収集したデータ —
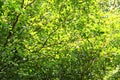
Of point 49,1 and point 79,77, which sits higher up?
point 49,1

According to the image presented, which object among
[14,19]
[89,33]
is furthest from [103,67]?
[14,19]

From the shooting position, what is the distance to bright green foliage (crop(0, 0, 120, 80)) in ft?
31.1

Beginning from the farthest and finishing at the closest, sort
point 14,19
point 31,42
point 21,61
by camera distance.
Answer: point 21,61 → point 31,42 → point 14,19

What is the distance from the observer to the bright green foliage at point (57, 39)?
9477 mm

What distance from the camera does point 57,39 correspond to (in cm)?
1046

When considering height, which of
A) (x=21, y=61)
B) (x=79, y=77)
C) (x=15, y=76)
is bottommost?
(x=79, y=77)

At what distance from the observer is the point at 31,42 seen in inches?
389

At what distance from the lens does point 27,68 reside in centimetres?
1127

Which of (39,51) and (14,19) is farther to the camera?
(39,51)

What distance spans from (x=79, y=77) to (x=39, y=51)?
11.7 ft

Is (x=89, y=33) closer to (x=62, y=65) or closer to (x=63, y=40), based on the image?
(x=63, y=40)

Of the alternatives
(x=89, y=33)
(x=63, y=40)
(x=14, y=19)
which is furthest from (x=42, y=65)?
(x=14, y=19)

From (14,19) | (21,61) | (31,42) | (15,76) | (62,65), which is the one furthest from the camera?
(62,65)

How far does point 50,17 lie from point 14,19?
1580 mm
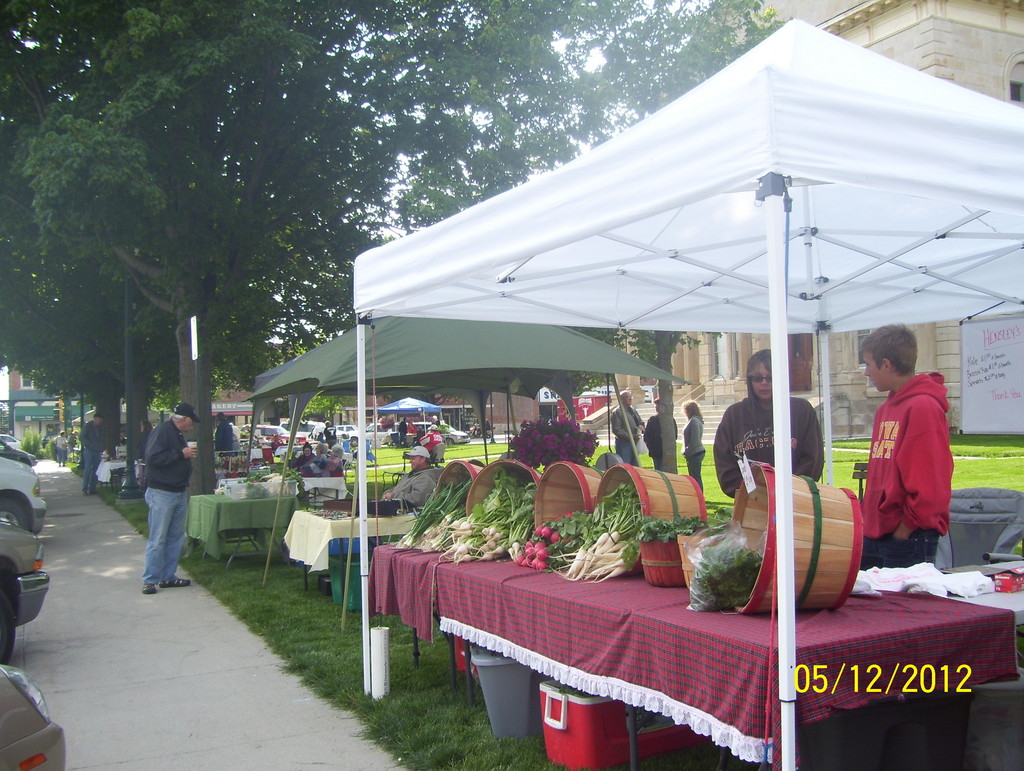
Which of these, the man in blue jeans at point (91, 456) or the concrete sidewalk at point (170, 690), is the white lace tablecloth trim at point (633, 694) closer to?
the concrete sidewalk at point (170, 690)

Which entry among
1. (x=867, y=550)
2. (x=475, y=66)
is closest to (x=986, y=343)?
(x=867, y=550)

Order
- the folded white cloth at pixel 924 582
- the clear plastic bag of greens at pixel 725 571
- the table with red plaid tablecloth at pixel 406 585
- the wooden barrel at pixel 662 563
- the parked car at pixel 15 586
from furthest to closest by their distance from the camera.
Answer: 1. the parked car at pixel 15 586
2. the table with red plaid tablecloth at pixel 406 585
3. the wooden barrel at pixel 662 563
4. the folded white cloth at pixel 924 582
5. the clear plastic bag of greens at pixel 725 571

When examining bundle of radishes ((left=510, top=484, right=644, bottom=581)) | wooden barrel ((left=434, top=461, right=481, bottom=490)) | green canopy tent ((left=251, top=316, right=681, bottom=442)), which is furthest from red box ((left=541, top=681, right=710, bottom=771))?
green canopy tent ((left=251, top=316, right=681, bottom=442))

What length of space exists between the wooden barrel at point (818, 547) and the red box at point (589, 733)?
120 cm

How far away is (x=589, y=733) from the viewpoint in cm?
415

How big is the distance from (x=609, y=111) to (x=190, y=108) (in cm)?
794

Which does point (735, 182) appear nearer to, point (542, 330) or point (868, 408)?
Answer: point (542, 330)

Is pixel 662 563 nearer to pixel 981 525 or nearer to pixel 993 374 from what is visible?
pixel 981 525

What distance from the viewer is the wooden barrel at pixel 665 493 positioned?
4.35m

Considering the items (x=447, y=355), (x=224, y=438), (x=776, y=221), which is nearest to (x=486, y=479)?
(x=776, y=221)

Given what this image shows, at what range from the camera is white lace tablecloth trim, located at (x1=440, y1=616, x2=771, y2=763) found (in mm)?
2942

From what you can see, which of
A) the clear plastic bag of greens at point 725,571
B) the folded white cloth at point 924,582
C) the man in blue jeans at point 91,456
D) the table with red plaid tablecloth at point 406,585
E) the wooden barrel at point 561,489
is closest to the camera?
the clear plastic bag of greens at point 725,571

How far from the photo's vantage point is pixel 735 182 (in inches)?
113
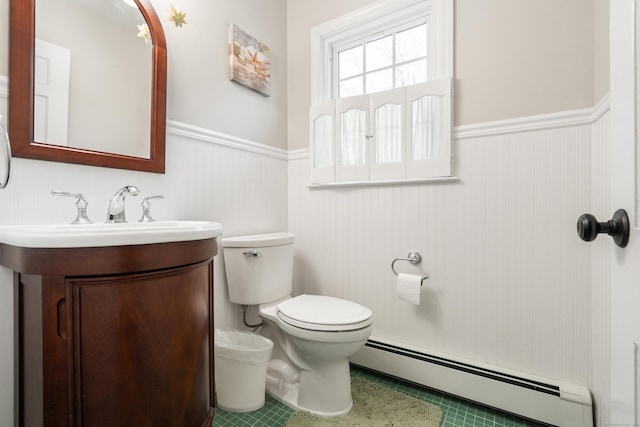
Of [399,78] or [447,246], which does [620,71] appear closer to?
[447,246]

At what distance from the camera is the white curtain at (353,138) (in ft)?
5.99

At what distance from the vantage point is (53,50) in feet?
3.55

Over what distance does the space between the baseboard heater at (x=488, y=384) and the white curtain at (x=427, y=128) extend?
3.40 ft

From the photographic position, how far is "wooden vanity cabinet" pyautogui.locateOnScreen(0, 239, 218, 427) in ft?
2.49

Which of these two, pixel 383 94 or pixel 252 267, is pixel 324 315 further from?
pixel 383 94

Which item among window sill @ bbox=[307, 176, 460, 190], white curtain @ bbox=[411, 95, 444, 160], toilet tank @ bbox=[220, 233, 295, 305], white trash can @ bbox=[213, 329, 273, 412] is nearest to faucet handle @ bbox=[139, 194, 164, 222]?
toilet tank @ bbox=[220, 233, 295, 305]

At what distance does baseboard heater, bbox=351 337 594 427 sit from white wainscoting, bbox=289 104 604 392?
2.2 inches

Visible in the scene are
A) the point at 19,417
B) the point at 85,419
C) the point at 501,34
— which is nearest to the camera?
the point at 85,419

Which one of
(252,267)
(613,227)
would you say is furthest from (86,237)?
(613,227)

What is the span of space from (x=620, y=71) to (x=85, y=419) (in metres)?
1.32

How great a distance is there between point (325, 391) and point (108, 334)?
968 millimetres

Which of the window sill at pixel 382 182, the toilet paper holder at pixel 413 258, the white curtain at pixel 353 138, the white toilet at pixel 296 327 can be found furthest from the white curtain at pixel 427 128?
the white toilet at pixel 296 327

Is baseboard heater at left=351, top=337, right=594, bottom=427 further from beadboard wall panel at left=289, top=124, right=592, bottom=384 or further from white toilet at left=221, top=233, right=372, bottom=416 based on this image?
white toilet at left=221, top=233, right=372, bottom=416

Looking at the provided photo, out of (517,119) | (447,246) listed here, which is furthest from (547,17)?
(447,246)
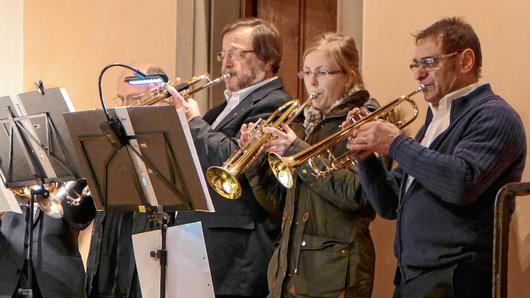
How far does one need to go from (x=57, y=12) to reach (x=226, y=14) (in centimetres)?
138

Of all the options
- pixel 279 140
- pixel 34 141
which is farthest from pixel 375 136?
pixel 34 141

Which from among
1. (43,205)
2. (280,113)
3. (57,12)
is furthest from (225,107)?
(57,12)

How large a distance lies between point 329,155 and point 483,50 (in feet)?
2.74

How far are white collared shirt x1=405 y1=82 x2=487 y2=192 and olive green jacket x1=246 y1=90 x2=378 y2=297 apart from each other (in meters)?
0.31

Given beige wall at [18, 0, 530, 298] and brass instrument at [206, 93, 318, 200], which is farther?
beige wall at [18, 0, 530, 298]

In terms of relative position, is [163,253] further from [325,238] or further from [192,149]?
[325,238]

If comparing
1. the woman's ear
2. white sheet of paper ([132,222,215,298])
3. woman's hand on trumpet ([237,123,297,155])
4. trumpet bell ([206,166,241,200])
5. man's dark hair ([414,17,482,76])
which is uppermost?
man's dark hair ([414,17,482,76])

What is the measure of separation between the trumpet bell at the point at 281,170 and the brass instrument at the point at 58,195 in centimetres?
127

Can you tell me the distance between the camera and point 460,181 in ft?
10.1

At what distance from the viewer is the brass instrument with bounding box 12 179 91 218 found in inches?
180

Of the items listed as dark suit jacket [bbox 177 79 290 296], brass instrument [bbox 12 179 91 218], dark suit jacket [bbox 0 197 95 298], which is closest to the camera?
dark suit jacket [bbox 177 79 290 296]

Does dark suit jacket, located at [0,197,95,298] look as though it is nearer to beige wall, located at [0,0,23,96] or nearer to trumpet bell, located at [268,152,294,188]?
trumpet bell, located at [268,152,294,188]

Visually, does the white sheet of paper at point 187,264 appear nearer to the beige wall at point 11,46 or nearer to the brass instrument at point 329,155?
the brass instrument at point 329,155

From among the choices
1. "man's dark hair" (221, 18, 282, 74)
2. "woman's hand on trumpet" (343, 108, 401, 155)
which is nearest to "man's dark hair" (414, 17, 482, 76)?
"woman's hand on trumpet" (343, 108, 401, 155)
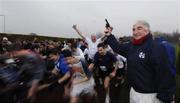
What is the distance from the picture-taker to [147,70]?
5820 millimetres

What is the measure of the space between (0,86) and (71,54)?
1581 millimetres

練習問題 — 上の一覧で「between」という文字列を含む行を数え、その数だけを答えなさい。

練習問題の解答 — 7